━━━ Text to read

Lean is about productivity first and foremost, and is about reducing ‘waste’ ONLY when AND if doing so does not impact the system productivity. In other words, in Lean ‘waste reduction’ is far less important than system improvement, but for whatever reason we get hung up on waste – especially when bashing others. We reduce waste to improve the system – waste reduction is not our goal it is just a tool to help us.

Is Estimation waste?

Is Estimation waste?  The short answer is yes, but that is only part of the truth.  Lean considers waste to be activities that do not directly add value to your product and can be considered either ‘Necessary Waste’ or ‘Pure Waste’.

Waste covers a whole host of things, but waste includes: Planning, testing, reporting, breaks, vacation, sickness, and a great deal of other things far too many to mention.

So calling Estimation ‘waste’ is akin to calling Planning ‘waste’, if we were to eliminate say planning and testing in an effort to reduce waste, we would very likely cause more and worse waste by producing the wrong thing (over production waste), in the wrong order(over production), or poor quality (rework waste).

In other words not all waste is bad and not all waste should be removed – simply calling something ‘waste‘ does not help the conversation.

━━━━━━
━━━ Raw data

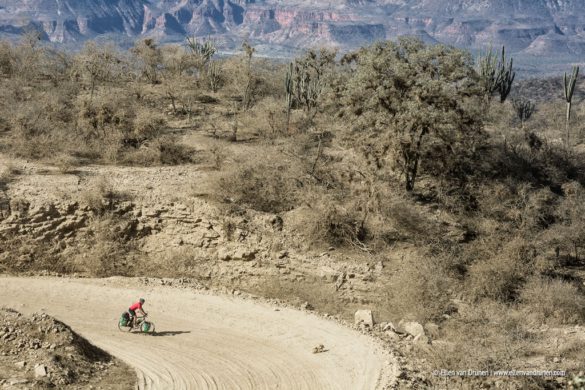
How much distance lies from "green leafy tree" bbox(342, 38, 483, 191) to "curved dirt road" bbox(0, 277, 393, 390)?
7959mm

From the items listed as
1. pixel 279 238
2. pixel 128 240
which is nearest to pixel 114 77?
pixel 128 240

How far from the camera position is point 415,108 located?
2175cm

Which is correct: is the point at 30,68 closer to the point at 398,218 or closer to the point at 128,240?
the point at 128,240

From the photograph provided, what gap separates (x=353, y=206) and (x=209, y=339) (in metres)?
7.56

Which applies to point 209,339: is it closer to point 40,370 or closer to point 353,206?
point 40,370

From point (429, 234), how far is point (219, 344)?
881 cm

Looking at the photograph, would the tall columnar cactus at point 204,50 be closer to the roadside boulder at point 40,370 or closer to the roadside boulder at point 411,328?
the roadside boulder at point 411,328

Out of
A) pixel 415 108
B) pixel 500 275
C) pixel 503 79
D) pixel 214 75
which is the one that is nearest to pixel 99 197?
pixel 415 108

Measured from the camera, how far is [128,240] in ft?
71.1

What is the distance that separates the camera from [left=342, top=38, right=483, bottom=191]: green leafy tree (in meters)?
22.3

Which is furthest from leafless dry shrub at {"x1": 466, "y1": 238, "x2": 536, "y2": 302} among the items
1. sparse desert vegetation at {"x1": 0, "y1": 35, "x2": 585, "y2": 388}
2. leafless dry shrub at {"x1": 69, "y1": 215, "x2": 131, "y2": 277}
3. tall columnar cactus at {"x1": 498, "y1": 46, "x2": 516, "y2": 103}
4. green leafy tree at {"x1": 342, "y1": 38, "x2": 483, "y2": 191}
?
tall columnar cactus at {"x1": 498, "y1": 46, "x2": 516, "y2": 103}

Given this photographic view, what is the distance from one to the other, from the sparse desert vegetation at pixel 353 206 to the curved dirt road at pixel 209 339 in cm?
128

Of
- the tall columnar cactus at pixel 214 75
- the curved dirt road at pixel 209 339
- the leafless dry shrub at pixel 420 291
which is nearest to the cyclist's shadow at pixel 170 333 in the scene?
the curved dirt road at pixel 209 339

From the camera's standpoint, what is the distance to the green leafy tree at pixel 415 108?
22.3 metres
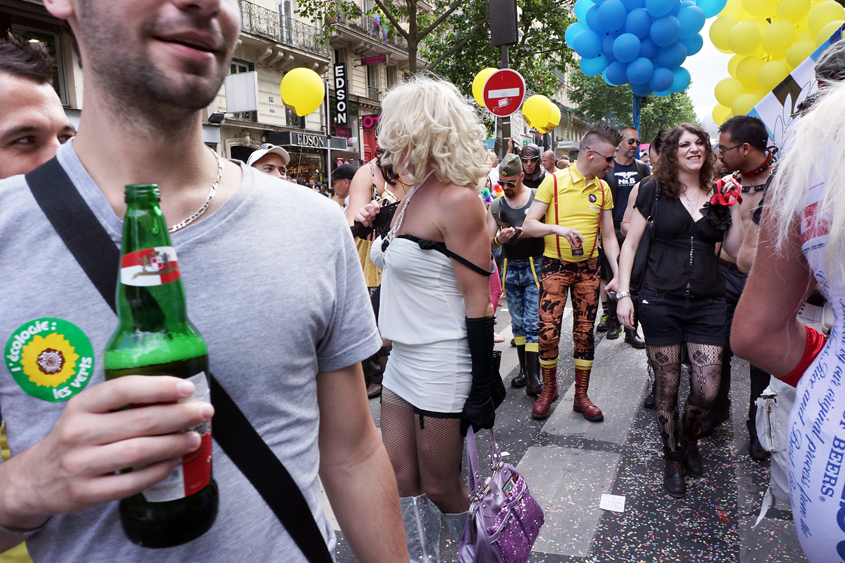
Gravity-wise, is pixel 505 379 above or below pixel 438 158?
below

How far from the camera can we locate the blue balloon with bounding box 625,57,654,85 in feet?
25.8

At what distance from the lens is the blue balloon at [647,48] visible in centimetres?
784

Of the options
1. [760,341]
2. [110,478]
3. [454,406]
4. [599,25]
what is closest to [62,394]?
[110,478]

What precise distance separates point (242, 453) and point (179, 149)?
0.52 meters

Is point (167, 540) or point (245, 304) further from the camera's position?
point (245, 304)

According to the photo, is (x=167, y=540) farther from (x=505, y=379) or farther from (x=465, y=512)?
(x=505, y=379)

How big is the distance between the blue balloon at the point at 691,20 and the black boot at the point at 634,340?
4.39m

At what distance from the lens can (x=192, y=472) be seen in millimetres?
693

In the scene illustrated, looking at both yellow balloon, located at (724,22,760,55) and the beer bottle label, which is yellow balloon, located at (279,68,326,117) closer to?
yellow balloon, located at (724,22,760,55)

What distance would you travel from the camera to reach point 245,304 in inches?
36.3

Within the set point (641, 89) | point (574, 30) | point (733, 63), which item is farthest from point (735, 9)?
point (574, 30)

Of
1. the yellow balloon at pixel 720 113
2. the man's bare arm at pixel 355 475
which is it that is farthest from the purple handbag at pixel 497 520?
the yellow balloon at pixel 720 113

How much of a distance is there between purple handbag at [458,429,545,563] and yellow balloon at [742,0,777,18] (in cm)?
559

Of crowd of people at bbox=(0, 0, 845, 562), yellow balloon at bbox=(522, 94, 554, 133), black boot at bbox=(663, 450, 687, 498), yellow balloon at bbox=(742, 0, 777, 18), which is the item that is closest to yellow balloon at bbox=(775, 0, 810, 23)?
yellow balloon at bbox=(742, 0, 777, 18)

━━━━━━

What this exercise asks>
[1] In the text on Lean and estimation, what are the two kinds of waste that activities not directly adding value can be considered?
[2] Write a continuation of the text on Lean and estimation waste, starting after its final sentence.
The material comes from an unrelated source.

Answer set>
[1] 'Necessary Waste' or 'Pure Waste'.

[2]
Sometimes a little waste now can save a lot of waste later.

8 wastes

Is it beneficial?

The real question is whether the activity helps the system? and as a follow-up, is there a better way of achieving the same thing?

Questions to ask when considering waste:

  1. Does this activity help the system to be productive now and in the future? (Would removing it impact our productivity)
  2. Is there a better was to achieve the same outcome?

I can’t answer the question of whether Estimation is beneficial in your system, because every system is unique, if you are using estimation for forecasting purposes then I’d suggest that there may be alternative solutions that are better and #NoEstimates may be a good place to start.  But forecasting is only one use of an estimate, your system may find that estimates are beneficial it is for you to decide.

Next time you see someone use blanket statements that eliminating ‘waste’ as an absolute and unqualified justification for not doing something, please challenge them to qualify their statement. Remember that waste is often necessary, our goal is more often to improve or understand the wasteful activity rather than eliminate it entirely.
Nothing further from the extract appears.